Nouvel avatar de cinéma
globalisé qui est sans doute l'avenir d'Hollywood, Godzilla souffre constamment
de son cahier des charges, et donne raison au protectionnisme du cinéma nippon.
Parce qu'au fond, Godzilla,
c'est un truc de cinéphiles. Cinéphiles déviants, cinéphiles de 8 ans, mais
cinéphiles quand même: la plupart des films de la série ont été mal distribués,
difficilement disponibles, souvent édités sans grande logique (saluons, cela
dit, le travail formidable, comme
toujours d' HK qui publia une collection Kaiju en VHS), dotés de Vf
épouvantables ou sans VF du tout.
Des films de cinéphiles
surtout parce que ce sont des films absolument japonais- jusque dans les fameux
trucages "man in suit", marque de fabrique de la série tout autant
que barrière culturelle infranchissable pour beaucoup. Comment réagir devant
des films au ton parfois très sérieux (ou pas !) proposant pour leurs acmés
dramatiques des scènes au effets spéciaux quasiment inchangés depuis les années
60 ? Il y a là, sans aucun doute également un trait culturel: pas interdit voir
un attachement à la tradition, et une incompréhension devant les nécessités
d'un réalisme photographique typiquement nippon.

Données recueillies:
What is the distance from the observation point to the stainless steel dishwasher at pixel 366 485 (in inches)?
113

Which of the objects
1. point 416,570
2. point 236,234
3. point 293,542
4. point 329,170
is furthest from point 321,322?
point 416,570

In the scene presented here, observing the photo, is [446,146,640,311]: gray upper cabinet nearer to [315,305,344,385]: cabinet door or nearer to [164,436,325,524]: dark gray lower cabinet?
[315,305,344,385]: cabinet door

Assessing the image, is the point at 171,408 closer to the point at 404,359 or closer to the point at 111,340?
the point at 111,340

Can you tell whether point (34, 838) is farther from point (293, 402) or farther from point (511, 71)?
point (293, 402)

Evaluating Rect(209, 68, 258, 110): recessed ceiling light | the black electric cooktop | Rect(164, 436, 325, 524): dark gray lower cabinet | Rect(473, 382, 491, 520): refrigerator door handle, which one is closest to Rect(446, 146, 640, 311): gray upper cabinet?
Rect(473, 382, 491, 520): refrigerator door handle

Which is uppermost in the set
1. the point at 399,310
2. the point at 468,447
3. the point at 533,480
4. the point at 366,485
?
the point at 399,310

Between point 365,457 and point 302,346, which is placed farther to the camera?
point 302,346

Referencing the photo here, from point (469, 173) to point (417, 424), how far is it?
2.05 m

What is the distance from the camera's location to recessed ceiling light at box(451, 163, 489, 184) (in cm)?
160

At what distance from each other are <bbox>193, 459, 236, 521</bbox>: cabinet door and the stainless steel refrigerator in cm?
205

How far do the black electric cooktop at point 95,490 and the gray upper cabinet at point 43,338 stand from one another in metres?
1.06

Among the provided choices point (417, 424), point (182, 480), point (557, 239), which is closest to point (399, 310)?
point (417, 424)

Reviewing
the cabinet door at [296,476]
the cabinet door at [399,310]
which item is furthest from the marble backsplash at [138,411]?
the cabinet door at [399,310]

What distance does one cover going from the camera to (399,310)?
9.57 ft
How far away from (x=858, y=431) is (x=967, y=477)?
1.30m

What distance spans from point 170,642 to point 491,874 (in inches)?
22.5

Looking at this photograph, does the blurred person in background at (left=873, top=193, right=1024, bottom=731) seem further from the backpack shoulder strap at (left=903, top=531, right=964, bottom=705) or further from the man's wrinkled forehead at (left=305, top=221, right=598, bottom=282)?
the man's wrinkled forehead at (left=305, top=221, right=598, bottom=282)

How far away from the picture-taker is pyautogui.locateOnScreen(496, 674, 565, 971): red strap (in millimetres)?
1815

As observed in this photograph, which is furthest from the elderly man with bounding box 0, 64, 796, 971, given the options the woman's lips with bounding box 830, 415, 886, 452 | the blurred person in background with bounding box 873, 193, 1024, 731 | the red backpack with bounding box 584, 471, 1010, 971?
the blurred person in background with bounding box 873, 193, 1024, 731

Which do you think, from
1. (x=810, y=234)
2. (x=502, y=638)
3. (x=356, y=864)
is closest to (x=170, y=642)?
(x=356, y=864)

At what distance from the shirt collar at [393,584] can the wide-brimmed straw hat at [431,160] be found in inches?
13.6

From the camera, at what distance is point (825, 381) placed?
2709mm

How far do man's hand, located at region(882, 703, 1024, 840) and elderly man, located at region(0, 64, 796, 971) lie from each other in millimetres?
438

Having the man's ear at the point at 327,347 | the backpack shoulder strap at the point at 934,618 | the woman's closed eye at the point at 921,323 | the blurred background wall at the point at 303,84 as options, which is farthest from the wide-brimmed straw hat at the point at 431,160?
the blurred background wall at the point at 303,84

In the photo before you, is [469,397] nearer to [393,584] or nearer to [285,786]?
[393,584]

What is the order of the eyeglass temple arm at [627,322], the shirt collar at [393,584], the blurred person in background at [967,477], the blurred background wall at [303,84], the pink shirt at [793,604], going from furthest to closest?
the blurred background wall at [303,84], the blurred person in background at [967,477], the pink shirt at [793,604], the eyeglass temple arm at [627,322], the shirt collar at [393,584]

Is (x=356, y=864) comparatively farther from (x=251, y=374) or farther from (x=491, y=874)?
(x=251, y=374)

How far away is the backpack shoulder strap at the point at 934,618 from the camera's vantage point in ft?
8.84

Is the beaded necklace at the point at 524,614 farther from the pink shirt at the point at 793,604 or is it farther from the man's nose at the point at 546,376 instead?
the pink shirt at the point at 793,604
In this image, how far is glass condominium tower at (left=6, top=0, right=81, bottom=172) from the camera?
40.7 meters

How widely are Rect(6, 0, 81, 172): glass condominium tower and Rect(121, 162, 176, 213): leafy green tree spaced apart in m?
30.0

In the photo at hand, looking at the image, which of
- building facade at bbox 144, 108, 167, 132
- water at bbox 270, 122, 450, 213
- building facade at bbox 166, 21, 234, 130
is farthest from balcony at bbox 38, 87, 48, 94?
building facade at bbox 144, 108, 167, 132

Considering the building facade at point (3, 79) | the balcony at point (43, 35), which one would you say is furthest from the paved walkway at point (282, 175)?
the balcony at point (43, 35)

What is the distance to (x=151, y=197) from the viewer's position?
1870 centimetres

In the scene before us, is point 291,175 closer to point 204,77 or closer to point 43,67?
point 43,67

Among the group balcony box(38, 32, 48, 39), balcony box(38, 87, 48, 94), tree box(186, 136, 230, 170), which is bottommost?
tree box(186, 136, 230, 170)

**Consigne A**
Pouvez-vous reformuler sous forme de liste, en gardant l'essentiel, le paragraphe du texte sur Godzilla qui commence par « Parce qu'au fond, Godzilla » ?
**Consigne B**
Quels trucages le texte sur Godzilla présente-t-il comme la marque de fabrique de la série ?
**Consigne C**
Poursuivez le texte sur Godzilla à partir de sa dernière phrase.

**Résultat A**
- Godzilla est au fond une affaire de cinéphiles, qu'ils soient déviants ou âgés de 8 ans.
- La plupart des films de la série ont été mal distribués et étaient difficiles à trouver.
- Ils ont souvent été édités sans grande logique, à l'exception du travail formidable d'HK, qui a publié une collection Kaiju en VHS.
- Leurs versions françaises étaient épouvantables, quand il y en avait une.

**Résultat B**
Les trucages « man in suit ».

**Résultat C**
Osbsédés, à l'instar d'une
majorité du grand public, par l'idée qu'immersion dans une fiction fantastique
rime forcément avec photoréalisme, les fabriquants du Godzilla 2014 tente le
grand écart entre respect, sincère et parfois littéral de la mythologie
originale, et goût moderne pour le fantastique "réaliste". Inutile de
dire que l'acrobate qui tente le coup a interêt à avoir une souplesse
inhumaine, et ce n'est certainement pas le cas du pauvre Gareth Edwards, auteur
d'un seul long métrage, Monsters surtout réputé pour son budget presque nul. Un
cinéaste autrement plus expérimenté, profondément américain, mais cosmopolite
aurait été plus à sa place. Rêvons un peu, par exemple, au Godzilla d'un Mc
Tiernan au sommet de son art.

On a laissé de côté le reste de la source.